| IHS | Diagnosis | ICD-10 |
|---|---|---|
| 1.2.1 | Typical aura with migraine headache | G43.10 |
Description:
Typical aura consisting of visual and/or sensory and/or speech symptoms. Gradual development, duration no longer than one hour, a mix of positive and negative features and complete reversibility characterise the aura which is associated with a headache fulfilling criteria for 1.1 Migraine without aura.
Diagnostic criteria:
- At least 2 attacks fulfilling criteria B-D
- Aura consisting of at least one of the following, but no motor weakness:
- fully reversible visual symptoms including positive features (eg, flickering lights, spots or lines) and/or negative features (ie, loss of vision)
- fully reversible sensory symptoms including positive features (ie, pins and needles) and/or negative features (ie, numbness)
- fully reversible dysphasic speech disturbance
- At least two of the following:
- homonymous visual symptoms1 and/or unilateral sensory symptoms
- at least one aura symptom develops gradually over ≥5 minutes and/or different aura symptoms occur in succession over ≥5 minutes
- each symptom lasts ≥5 and ≤60 minutes
- Headache fulfilling criteria B-D for 1.1 Migraine without aura begins during the aura or follows aura within 60 minutes
- Not attributed to another disorder2
Notes:
- Additional loss or blurring of central vision may occur.

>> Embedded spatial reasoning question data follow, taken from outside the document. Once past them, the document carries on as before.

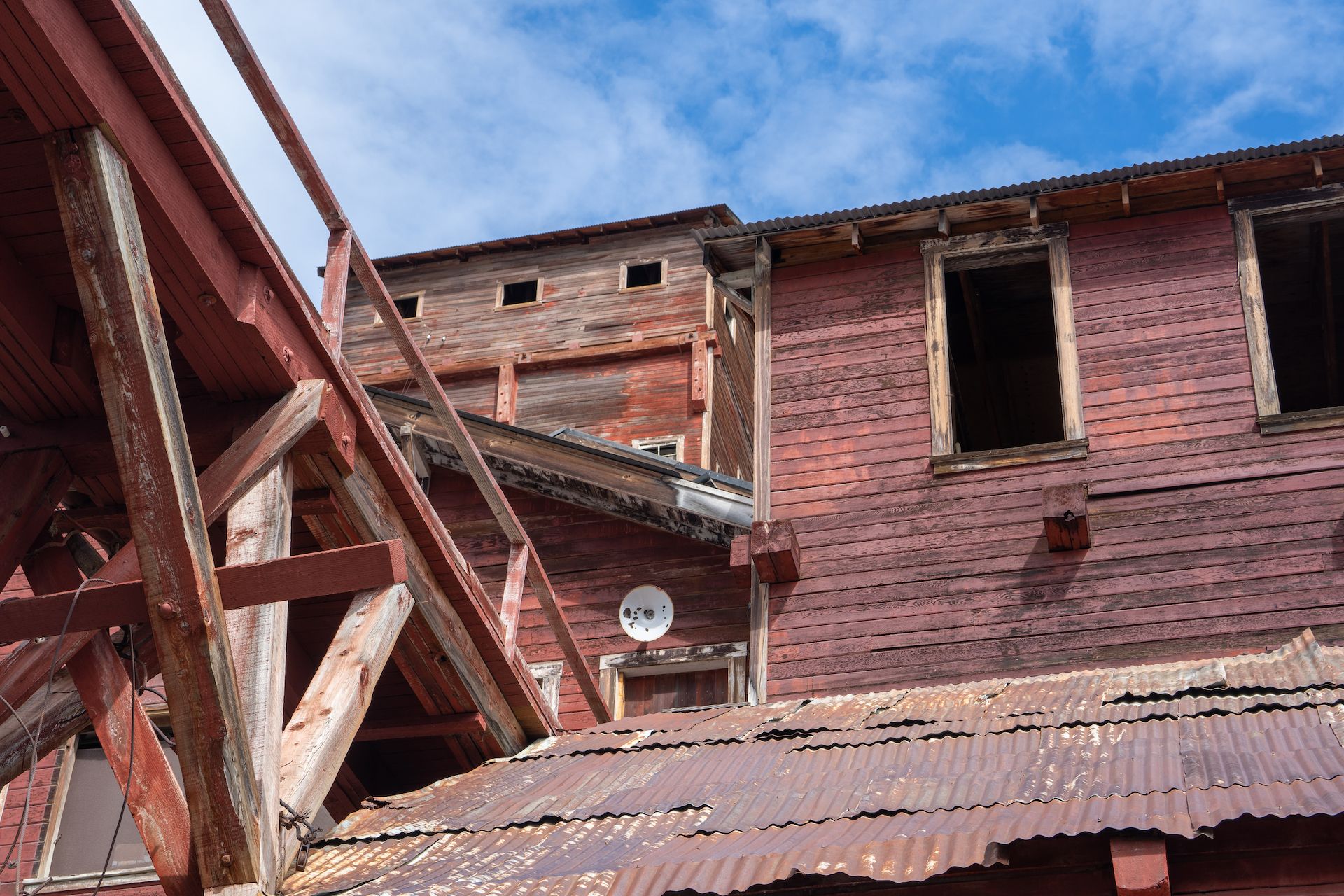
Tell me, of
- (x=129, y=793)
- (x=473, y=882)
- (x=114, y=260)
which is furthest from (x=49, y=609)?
(x=473, y=882)

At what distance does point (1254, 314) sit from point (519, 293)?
1666 cm

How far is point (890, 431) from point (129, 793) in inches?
289

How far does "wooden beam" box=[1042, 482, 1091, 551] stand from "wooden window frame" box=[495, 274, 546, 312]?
16310mm

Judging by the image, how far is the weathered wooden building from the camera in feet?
18.8

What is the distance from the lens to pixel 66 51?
5195 mm

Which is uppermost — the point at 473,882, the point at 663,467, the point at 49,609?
the point at 663,467

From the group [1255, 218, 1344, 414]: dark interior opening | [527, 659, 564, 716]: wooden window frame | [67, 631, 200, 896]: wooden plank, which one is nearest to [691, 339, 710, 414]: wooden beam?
[1255, 218, 1344, 414]: dark interior opening

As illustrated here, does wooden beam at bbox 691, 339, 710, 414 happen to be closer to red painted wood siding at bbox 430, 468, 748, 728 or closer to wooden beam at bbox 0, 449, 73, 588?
red painted wood siding at bbox 430, 468, 748, 728

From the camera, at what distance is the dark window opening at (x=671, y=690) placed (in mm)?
12344

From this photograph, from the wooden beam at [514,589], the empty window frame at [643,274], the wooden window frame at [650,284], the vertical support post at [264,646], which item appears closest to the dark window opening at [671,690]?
the wooden beam at [514,589]

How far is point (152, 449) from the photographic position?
5496 millimetres

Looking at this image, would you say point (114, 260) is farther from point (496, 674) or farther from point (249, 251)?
point (496, 674)

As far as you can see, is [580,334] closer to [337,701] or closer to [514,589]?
[514,589]

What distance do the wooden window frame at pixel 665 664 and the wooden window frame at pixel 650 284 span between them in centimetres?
1377
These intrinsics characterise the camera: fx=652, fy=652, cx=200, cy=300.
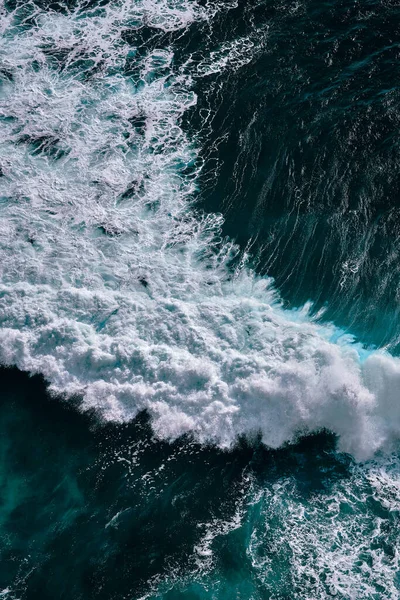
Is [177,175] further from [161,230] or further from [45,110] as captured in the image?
[45,110]

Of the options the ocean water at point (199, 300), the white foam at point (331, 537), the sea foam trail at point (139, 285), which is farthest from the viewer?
the sea foam trail at point (139, 285)

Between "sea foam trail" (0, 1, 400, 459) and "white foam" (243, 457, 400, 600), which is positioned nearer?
"white foam" (243, 457, 400, 600)

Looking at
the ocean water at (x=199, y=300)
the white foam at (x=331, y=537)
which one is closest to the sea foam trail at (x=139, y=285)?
the ocean water at (x=199, y=300)

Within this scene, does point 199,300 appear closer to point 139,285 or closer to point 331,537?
point 139,285

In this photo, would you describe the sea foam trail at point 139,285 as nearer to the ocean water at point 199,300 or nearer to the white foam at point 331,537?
the ocean water at point 199,300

- History and physical and neurological examinations do not suggest any of the disorders listed in groups 5-12, or history and/or physical and/or neurological examinations do suggest such disorder but it is ruled out by appropriate investigations, or such disorder is present but attacks do not occur for the first time in close temporal relation to the disorder.
Comments:
This is the most common migraine syndrome associated with aura. The diagnosis is usually evident after a careful history alone though there are rare secondary mimics including carotid dissection, arteriovenous malformation and seizure.

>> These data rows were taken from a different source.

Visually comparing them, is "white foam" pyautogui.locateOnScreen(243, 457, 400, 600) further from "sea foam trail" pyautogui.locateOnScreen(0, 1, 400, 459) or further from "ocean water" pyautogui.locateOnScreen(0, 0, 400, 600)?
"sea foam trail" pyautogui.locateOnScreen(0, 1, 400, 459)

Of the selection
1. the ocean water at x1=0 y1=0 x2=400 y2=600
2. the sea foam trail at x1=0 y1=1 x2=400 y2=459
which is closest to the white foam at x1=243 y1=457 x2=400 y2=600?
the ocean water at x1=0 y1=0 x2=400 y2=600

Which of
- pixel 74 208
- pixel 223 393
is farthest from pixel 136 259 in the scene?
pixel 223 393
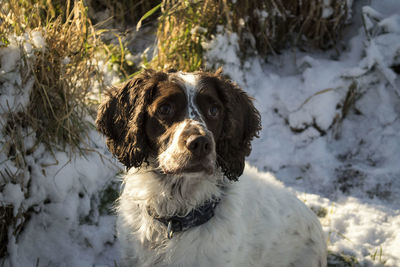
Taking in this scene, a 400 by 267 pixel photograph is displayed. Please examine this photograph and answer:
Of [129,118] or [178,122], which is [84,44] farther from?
[178,122]

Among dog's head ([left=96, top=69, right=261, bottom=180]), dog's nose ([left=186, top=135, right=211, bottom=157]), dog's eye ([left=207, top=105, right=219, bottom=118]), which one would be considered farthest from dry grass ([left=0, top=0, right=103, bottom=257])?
dog's nose ([left=186, top=135, right=211, bottom=157])

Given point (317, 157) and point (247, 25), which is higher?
point (247, 25)

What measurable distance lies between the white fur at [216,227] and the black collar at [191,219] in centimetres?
3

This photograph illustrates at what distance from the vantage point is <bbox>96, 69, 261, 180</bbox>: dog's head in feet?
7.49

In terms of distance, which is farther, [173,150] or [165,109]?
[165,109]

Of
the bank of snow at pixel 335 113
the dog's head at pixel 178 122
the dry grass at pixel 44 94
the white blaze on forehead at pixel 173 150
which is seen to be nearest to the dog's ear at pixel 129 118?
the dog's head at pixel 178 122

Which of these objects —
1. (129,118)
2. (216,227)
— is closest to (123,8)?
(129,118)

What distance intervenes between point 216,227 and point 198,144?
63 centimetres

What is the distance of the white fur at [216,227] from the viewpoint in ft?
8.21

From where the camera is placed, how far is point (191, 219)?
2.52 metres

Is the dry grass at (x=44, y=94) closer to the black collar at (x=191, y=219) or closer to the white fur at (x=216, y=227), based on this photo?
the white fur at (x=216, y=227)

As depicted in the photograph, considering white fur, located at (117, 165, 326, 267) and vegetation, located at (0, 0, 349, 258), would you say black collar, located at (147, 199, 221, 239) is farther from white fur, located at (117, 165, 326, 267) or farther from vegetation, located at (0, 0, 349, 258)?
vegetation, located at (0, 0, 349, 258)

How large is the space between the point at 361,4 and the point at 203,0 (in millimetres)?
2239

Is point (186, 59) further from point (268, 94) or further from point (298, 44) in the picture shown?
point (298, 44)
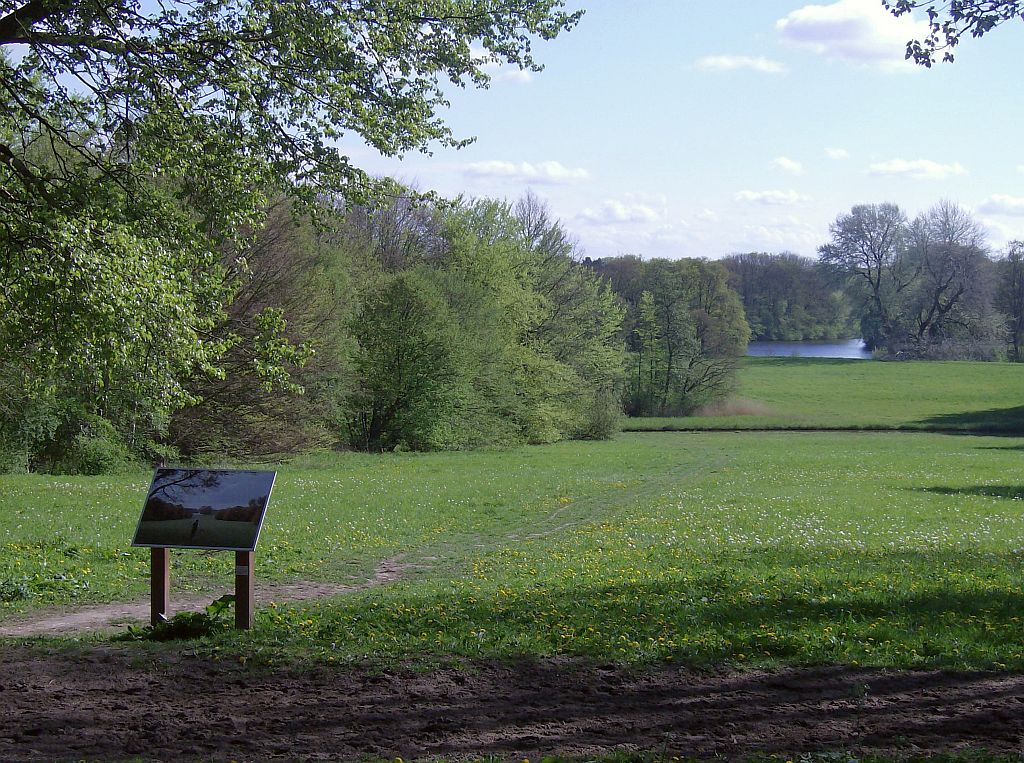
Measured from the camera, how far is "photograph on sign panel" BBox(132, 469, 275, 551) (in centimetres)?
847

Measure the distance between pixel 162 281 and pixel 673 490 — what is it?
18.9 m

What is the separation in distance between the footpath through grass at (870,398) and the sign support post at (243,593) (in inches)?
2240

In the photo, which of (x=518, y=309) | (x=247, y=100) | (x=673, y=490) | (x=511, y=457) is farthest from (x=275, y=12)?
(x=518, y=309)

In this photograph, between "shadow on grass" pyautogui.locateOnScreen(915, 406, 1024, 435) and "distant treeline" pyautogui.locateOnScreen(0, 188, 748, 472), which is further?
"shadow on grass" pyautogui.locateOnScreen(915, 406, 1024, 435)

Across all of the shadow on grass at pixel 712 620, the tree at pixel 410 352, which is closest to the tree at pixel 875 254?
the tree at pixel 410 352

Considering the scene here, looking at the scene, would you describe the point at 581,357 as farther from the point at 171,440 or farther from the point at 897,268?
the point at 897,268

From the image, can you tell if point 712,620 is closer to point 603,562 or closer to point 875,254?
point 603,562

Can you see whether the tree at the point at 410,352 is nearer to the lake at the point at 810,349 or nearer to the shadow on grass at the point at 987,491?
the shadow on grass at the point at 987,491

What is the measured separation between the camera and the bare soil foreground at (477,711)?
577 centimetres

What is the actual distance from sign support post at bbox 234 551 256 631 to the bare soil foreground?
0.98 m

Visual aura is the most common type of aura, often presenting as a fortification spectrum, ie, a zigzag figure near the point of fixation that may gradually spread right or left and assume a laterally convex shape with an angulated scintillating edge leaving variable degrees of absolute or relative scotoma in its wake. In other cases, scotoma without positive phenomena may occur; this is often perceived as being of acute onset but, on scrutiny, usually enlarges gradually. Next in frequency are sensory disturbances in the form of pins and needles moving slowly from the point of origin and affecting a greater or smaller part of one side of the body and face. Numbness may occur in its wake, but numbness may also be the only symptom. Less frequent are speech disturbances, usually dysphasic but often hard to categorise. If the aura includes motor weakness, code as 1.2.4 Familial hemiplegic migraine or 1.2.5 Sporadic hemiplegic migraine.

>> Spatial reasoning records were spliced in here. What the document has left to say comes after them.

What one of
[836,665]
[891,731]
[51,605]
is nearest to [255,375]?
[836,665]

Symptoms usually follow one another in succession beginning with visual, then sensory symptoms and dysphasia, but the reverse and other orders have been noted. Patients often find it hard to describe their symptoms in which case they should be instructed in how to time and record them. After such prospective observation the clinical picture often becomes clearer. Common mistakes are incorrect reports of lateralisation of headache, of sudden onset when it is gradual and of monocular visual disturbances when they are homonymous, as well as incorrect duration of aura and mistaking sensory loss for weakness. After an initial consultation, use of an aura diary may clarify the diagnosis.